**** DATASET EXTRACT ****

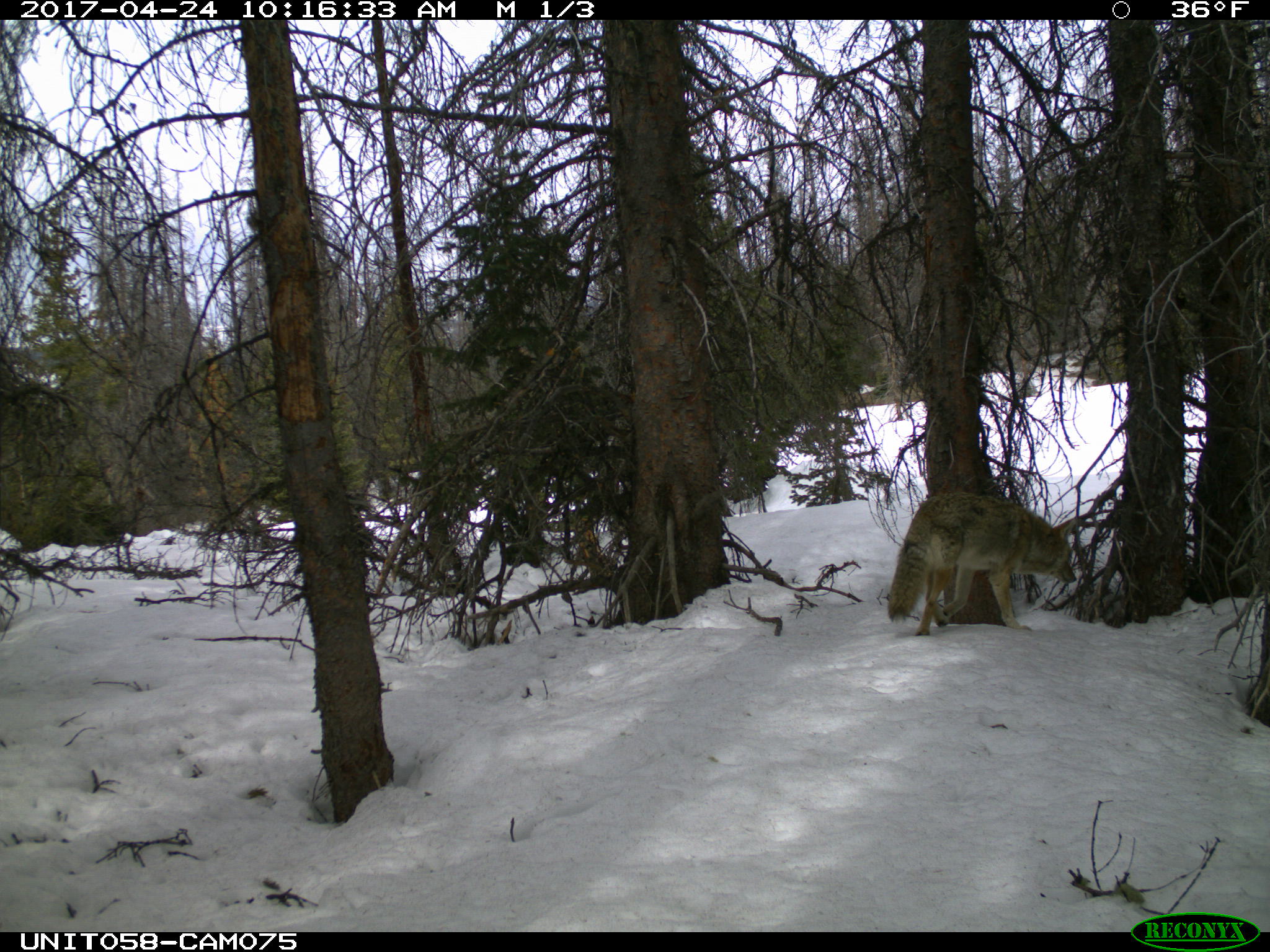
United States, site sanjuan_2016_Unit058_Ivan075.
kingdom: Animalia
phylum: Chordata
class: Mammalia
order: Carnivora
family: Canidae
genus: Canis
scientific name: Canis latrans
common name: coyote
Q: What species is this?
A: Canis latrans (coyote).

****
**** DATASET EXTRACT ****

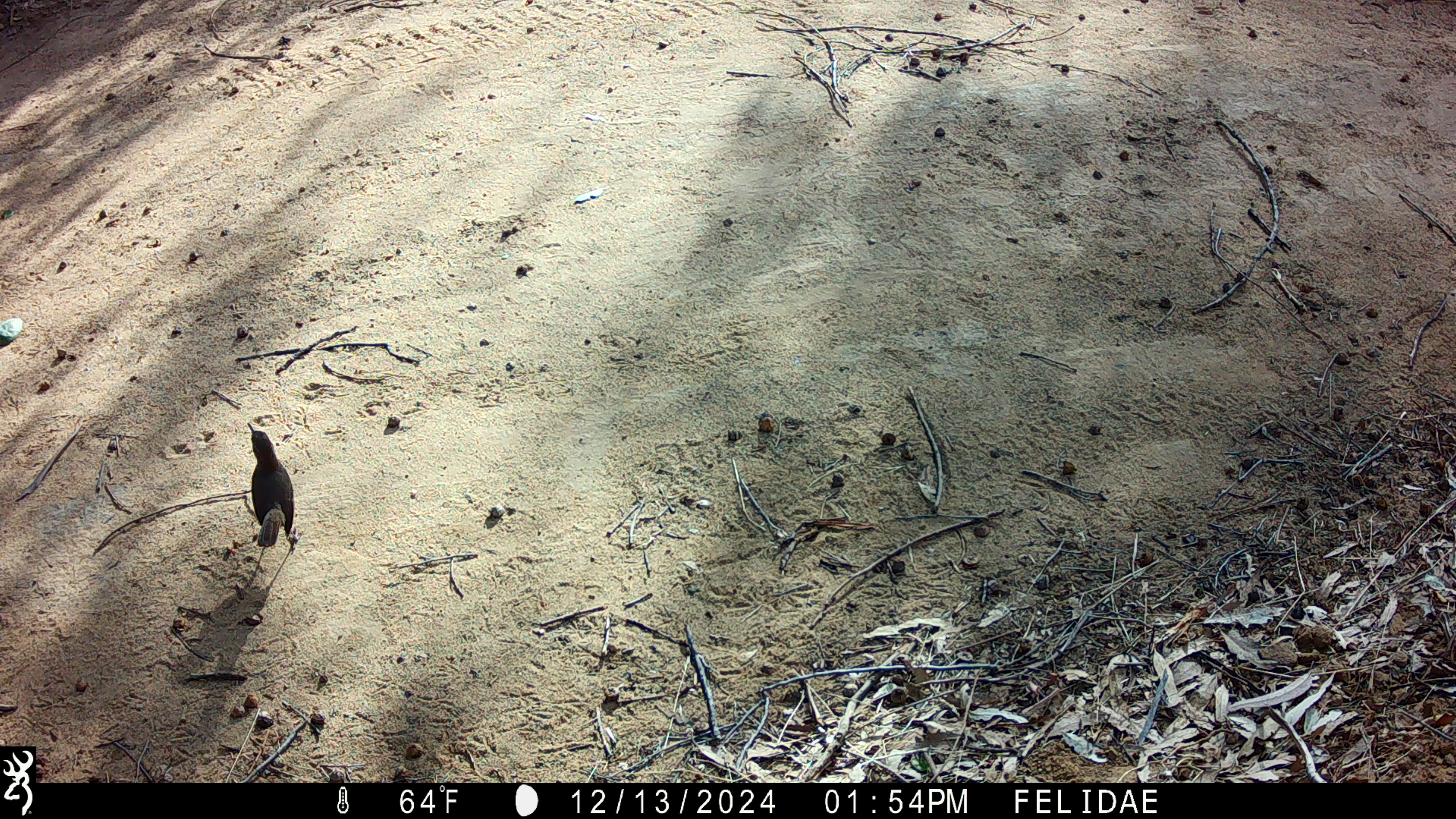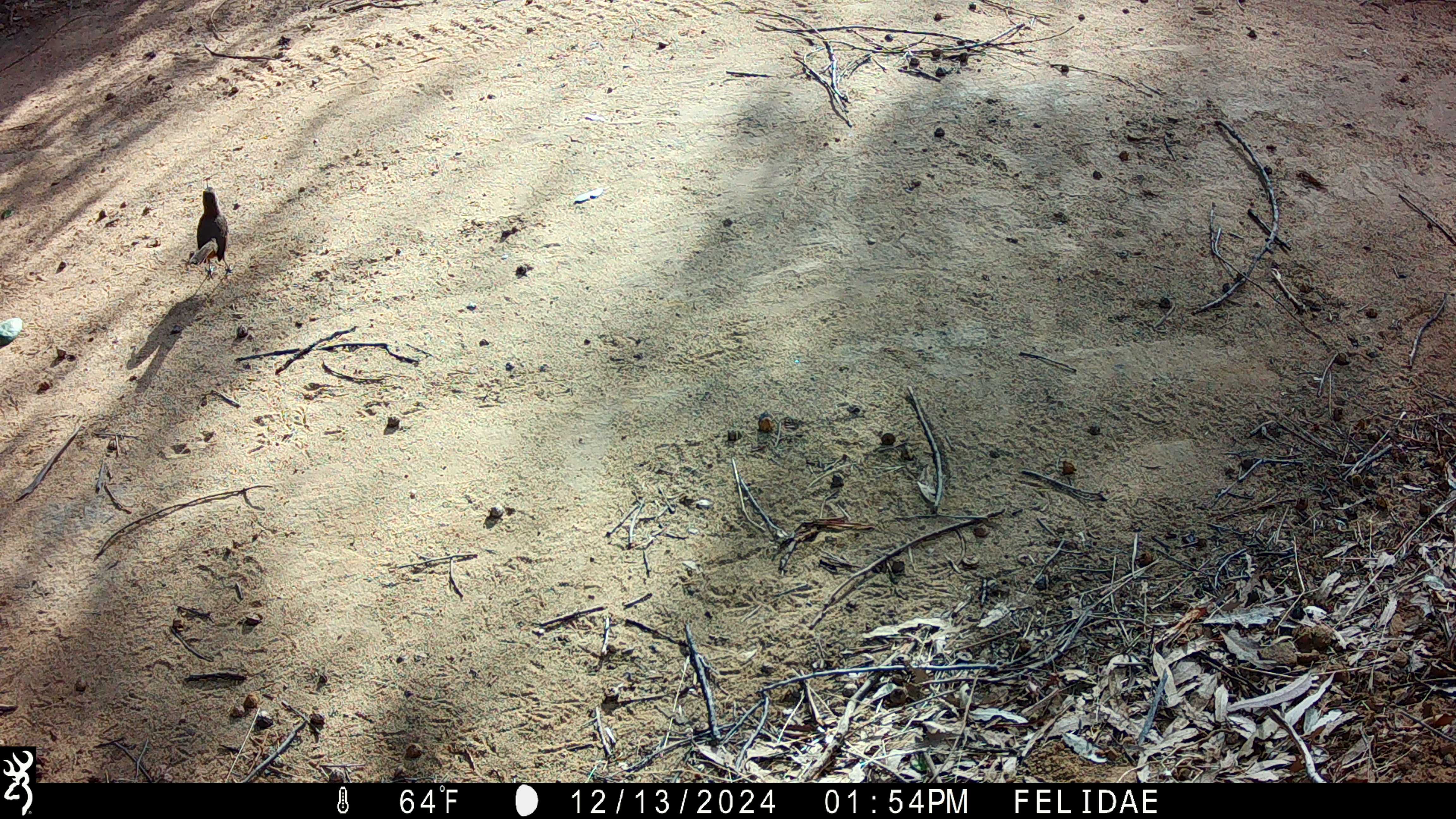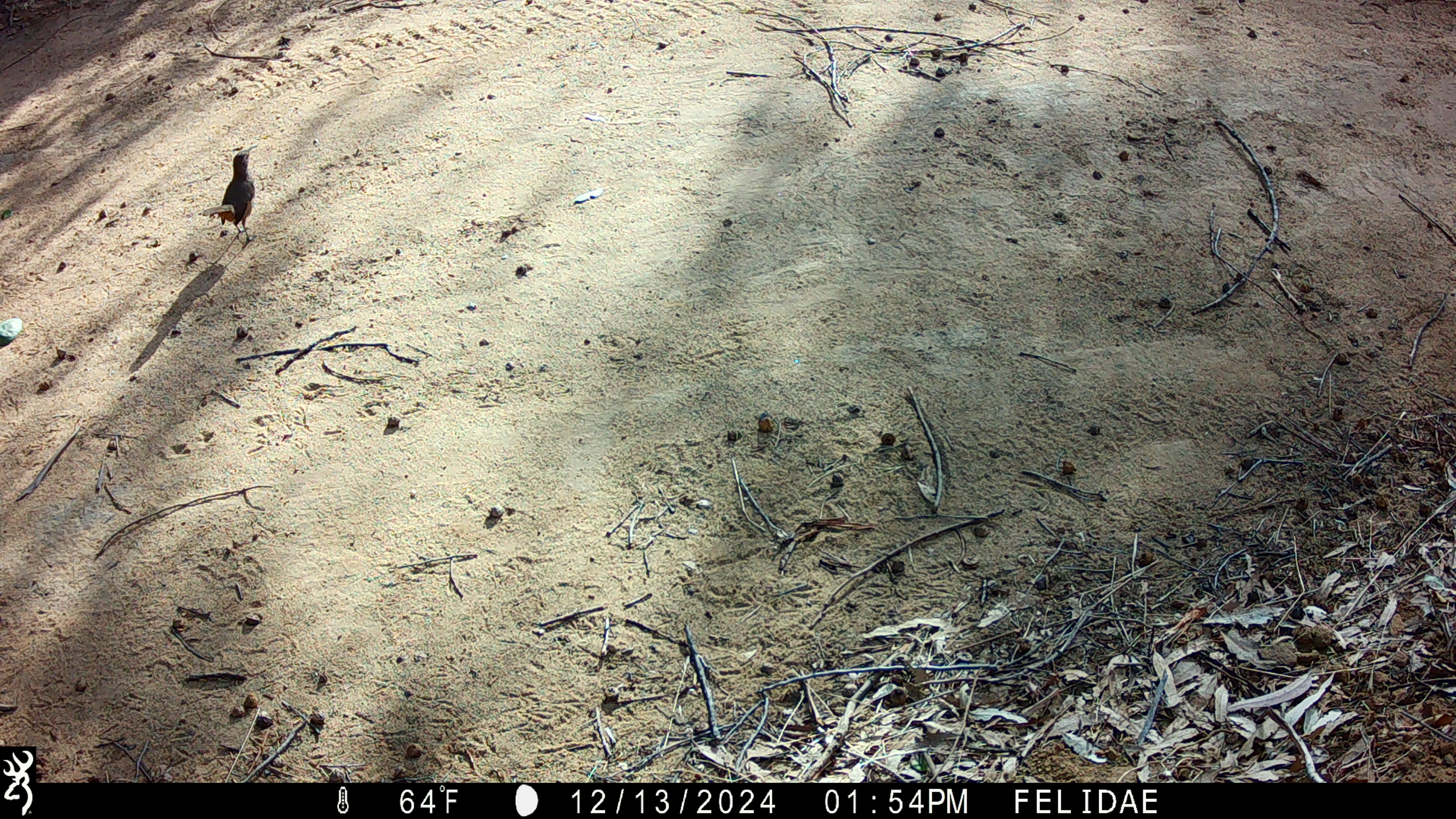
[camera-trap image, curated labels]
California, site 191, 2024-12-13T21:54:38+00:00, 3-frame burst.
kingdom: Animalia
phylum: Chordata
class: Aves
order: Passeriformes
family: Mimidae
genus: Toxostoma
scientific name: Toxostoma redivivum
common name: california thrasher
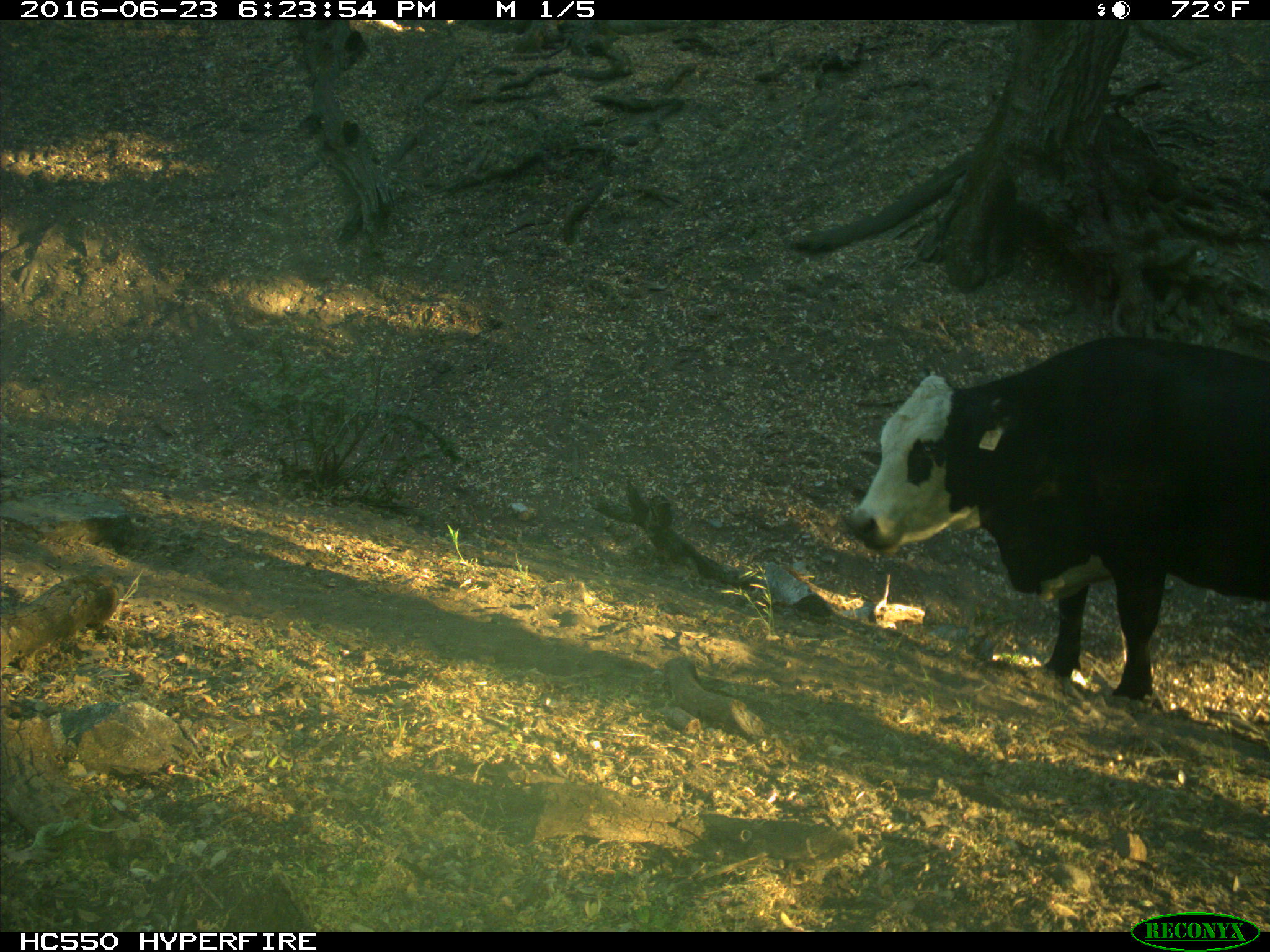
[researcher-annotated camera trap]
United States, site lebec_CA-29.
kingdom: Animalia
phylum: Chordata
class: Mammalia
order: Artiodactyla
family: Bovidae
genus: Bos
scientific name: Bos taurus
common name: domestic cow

****
**** DATASET EXTRACT ****

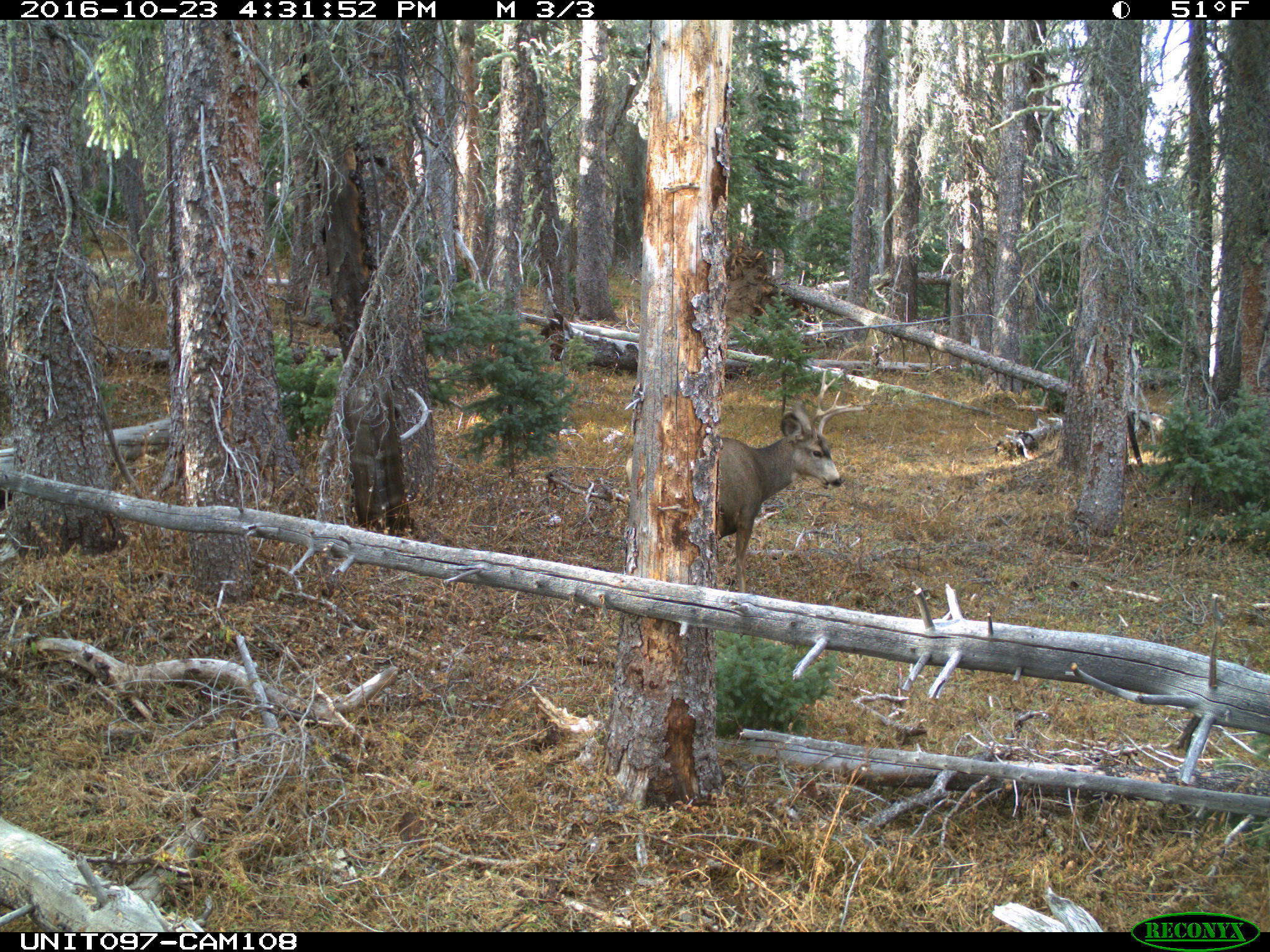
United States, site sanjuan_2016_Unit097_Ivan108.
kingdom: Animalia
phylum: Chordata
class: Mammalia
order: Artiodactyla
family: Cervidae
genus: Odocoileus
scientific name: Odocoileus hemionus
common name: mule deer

****

- WORK REQUIRED: Take each line in the listing that has the word "camera" and copy it.

- EXERCISE OUTPUT:
[camera-trap image, curated labels]
[researcher-annotated camera trap]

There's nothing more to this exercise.